Reputation: 665
I'm trying to extract all the url under the url : https://www.scotts.com/en-us/library/lawn-food
I have realized is that it does not returns few urls such as https://www.scotts.com/en-us/library/lawn-food/when-feed-greener-lawn and few more
I have mentioned below my code snippet:
import time
from random import randint
import requests
from bs4 import BeautifulSoup, SoupStrainer
import re
def scrape_google_summaries(url):
time.sleep(randint(0, 2)) # relax and don't let google be angry
r = requests.get(url)
content = r.text
soup = BeautifulSoup(content, "html.parser",parse_only=SoupStrainer('a', href=True))
summary=[]
for link in soup:#.find_all('a'):
summary.append(link.get('href'))
return summary
output = scrape_google_summaries("https://www.scotts.com/en-us/library/lawn-food")
Upvotes: 0
Views: 84
Reputation: 105
I'd recommend using selenium and it's scroll down functionality.

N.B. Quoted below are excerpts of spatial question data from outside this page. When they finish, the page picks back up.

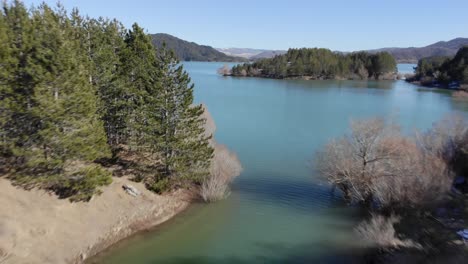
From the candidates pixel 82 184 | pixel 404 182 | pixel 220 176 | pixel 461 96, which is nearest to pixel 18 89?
pixel 82 184

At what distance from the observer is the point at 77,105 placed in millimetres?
17828

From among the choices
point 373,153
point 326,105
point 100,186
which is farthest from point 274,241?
point 326,105

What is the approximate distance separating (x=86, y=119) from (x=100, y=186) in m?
4.60

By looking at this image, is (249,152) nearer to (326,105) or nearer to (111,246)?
(111,246)

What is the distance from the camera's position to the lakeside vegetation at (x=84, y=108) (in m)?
16.6

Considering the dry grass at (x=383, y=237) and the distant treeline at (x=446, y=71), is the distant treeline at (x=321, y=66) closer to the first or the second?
the distant treeline at (x=446, y=71)

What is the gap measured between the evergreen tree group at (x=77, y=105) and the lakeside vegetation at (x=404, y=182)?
33.0ft

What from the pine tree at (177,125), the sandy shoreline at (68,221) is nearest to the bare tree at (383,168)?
the pine tree at (177,125)

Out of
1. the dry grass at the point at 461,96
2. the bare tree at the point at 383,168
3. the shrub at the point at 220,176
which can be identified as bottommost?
the dry grass at the point at 461,96

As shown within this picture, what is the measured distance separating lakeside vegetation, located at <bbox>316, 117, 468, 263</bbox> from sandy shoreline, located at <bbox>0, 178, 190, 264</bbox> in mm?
12237

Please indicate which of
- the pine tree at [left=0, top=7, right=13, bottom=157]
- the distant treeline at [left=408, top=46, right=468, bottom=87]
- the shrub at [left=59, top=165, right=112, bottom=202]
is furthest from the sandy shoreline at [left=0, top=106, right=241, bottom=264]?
the distant treeline at [left=408, top=46, right=468, bottom=87]

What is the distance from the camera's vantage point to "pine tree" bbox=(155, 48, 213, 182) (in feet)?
74.7

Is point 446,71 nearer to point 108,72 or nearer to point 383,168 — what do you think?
point 383,168

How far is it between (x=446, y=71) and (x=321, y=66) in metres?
41.6
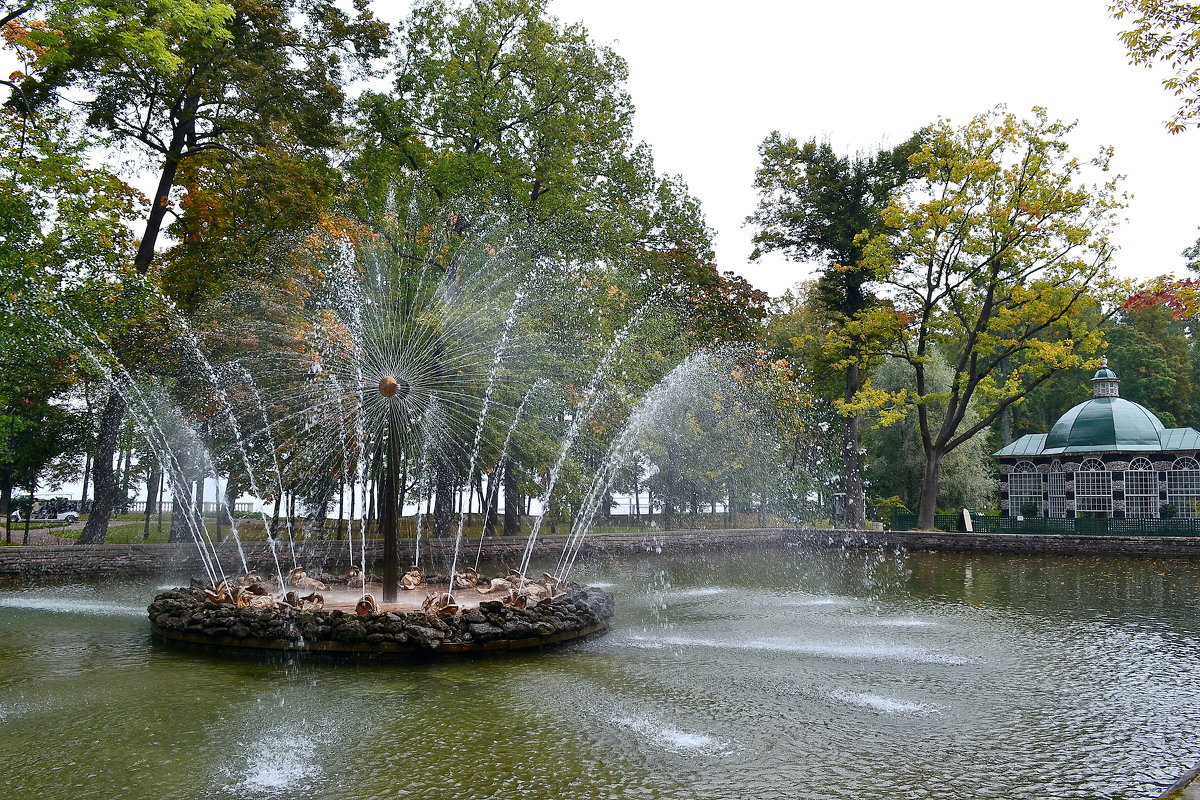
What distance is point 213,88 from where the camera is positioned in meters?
20.6

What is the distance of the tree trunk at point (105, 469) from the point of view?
66.1 feet

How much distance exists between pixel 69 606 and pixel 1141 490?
40294mm

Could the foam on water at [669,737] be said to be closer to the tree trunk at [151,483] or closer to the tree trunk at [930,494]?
the tree trunk at [151,483]

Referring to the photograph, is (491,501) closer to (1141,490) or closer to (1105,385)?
(1141,490)

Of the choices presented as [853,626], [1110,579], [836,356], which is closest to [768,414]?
[836,356]

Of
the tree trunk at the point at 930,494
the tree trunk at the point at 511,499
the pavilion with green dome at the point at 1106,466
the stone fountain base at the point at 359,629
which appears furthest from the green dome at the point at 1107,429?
the stone fountain base at the point at 359,629

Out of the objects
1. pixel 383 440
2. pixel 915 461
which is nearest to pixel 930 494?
pixel 915 461

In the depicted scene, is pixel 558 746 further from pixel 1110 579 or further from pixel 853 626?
pixel 1110 579

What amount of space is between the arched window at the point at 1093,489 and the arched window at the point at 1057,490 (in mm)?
590

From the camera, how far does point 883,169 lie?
34.1 m

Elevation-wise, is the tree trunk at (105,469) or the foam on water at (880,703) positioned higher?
the tree trunk at (105,469)

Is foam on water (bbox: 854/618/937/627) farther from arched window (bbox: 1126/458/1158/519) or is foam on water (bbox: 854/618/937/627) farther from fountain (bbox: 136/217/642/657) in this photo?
arched window (bbox: 1126/458/1158/519)

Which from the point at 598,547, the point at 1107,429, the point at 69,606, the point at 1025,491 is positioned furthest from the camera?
the point at 1025,491

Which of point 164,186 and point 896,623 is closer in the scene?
point 896,623
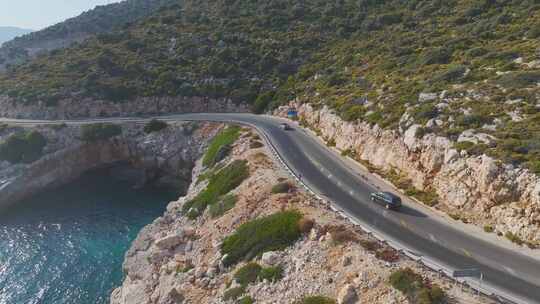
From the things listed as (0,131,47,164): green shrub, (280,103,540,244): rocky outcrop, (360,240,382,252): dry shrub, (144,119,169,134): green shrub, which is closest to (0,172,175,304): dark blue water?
(0,131,47,164): green shrub

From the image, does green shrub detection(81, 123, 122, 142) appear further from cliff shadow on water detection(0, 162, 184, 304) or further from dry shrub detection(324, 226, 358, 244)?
dry shrub detection(324, 226, 358, 244)

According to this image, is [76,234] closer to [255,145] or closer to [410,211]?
[255,145]

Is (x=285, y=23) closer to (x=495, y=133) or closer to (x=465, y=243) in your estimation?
(x=495, y=133)

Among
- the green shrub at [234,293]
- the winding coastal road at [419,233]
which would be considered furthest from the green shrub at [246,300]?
the winding coastal road at [419,233]

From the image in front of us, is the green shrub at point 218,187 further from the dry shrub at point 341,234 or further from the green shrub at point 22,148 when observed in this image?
the green shrub at point 22,148

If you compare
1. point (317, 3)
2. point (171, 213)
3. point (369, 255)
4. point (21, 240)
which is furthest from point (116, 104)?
point (369, 255)

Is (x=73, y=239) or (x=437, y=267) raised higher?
(x=437, y=267)

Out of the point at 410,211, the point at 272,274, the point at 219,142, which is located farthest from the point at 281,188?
the point at 219,142
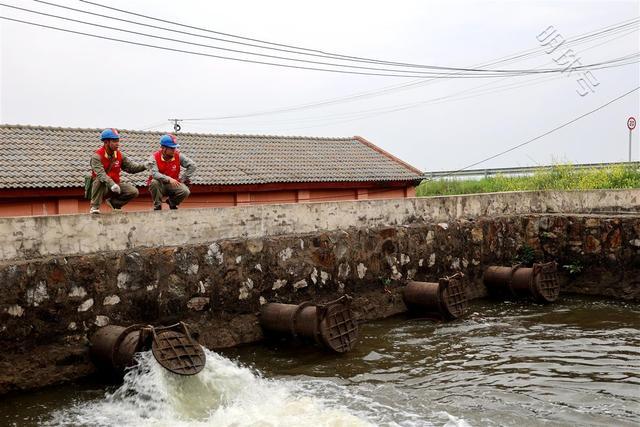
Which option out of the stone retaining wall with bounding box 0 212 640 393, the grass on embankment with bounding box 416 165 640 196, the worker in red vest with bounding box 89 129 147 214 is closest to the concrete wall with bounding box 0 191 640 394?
the stone retaining wall with bounding box 0 212 640 393

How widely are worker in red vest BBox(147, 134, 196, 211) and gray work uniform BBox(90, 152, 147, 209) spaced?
0.23m

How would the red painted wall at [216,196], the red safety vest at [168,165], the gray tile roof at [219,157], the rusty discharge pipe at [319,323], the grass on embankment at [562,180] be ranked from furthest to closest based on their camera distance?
1. the grass on embankment at [562,180]
2. the gray tile roof at [219,157]
3. the red painted wall at [216,196]
4. the red safety vest at [168,165]
5. the rusty discharge pipe at [319,323]

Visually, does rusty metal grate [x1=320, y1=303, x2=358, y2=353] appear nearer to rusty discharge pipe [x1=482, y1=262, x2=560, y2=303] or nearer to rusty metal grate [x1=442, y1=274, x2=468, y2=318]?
rusty metal grate [x1=442, y1=274, x2=468, y2=318]

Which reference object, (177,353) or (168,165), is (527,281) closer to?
(168,165)

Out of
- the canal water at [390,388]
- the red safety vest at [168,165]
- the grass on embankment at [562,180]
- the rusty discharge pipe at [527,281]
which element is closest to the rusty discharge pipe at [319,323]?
the canal water at [390,388]

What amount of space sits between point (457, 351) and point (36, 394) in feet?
16.3

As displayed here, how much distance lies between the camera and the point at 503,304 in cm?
1162

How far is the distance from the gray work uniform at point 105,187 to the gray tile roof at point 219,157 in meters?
4.95

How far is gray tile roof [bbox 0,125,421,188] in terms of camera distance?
1458 cm

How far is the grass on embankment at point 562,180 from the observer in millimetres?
19094

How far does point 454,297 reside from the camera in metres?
10.3

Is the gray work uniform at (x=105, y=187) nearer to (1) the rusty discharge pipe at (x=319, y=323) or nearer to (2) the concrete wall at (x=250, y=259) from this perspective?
(2) the concrete wall at (x=250, y=259)

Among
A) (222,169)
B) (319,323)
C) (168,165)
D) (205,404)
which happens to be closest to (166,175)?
(168,165)

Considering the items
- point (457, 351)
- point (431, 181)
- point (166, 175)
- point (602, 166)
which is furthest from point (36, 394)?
point (431, 181)
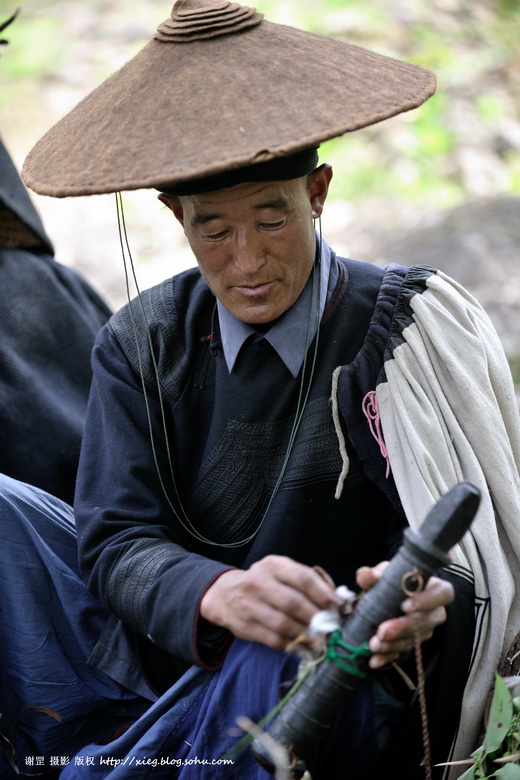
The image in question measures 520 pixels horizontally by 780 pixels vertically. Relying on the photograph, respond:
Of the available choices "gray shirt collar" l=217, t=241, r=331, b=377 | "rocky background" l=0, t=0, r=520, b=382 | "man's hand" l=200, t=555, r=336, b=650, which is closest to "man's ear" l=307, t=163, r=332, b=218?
"gray shirt collar" l=217, t=241, r=331, b=377

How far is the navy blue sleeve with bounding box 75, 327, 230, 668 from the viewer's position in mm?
1840

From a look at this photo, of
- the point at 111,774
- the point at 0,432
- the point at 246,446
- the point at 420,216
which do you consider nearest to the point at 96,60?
the point at 420,216

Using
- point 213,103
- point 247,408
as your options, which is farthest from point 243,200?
point 247,408

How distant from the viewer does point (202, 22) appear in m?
1.83

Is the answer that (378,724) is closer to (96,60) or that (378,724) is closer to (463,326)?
(463,326)

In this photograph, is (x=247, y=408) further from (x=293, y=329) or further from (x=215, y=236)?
(x=215, y=236)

More information here: https://stackoverflow.com/a/27760083/8623540
Upvotes: 0
Reputation: 573
I checked by saving the r.text
that is content
to a local file and then i opened that in my browser and as expected all those article links that you are trying to scrape were not there..! Which means all those links are being dynamically generated.And beautifulSoup isn't considered for scraping dynamically generated website content.You will have to use some other tool like selenium
or requests_html
.
Upvotes: 1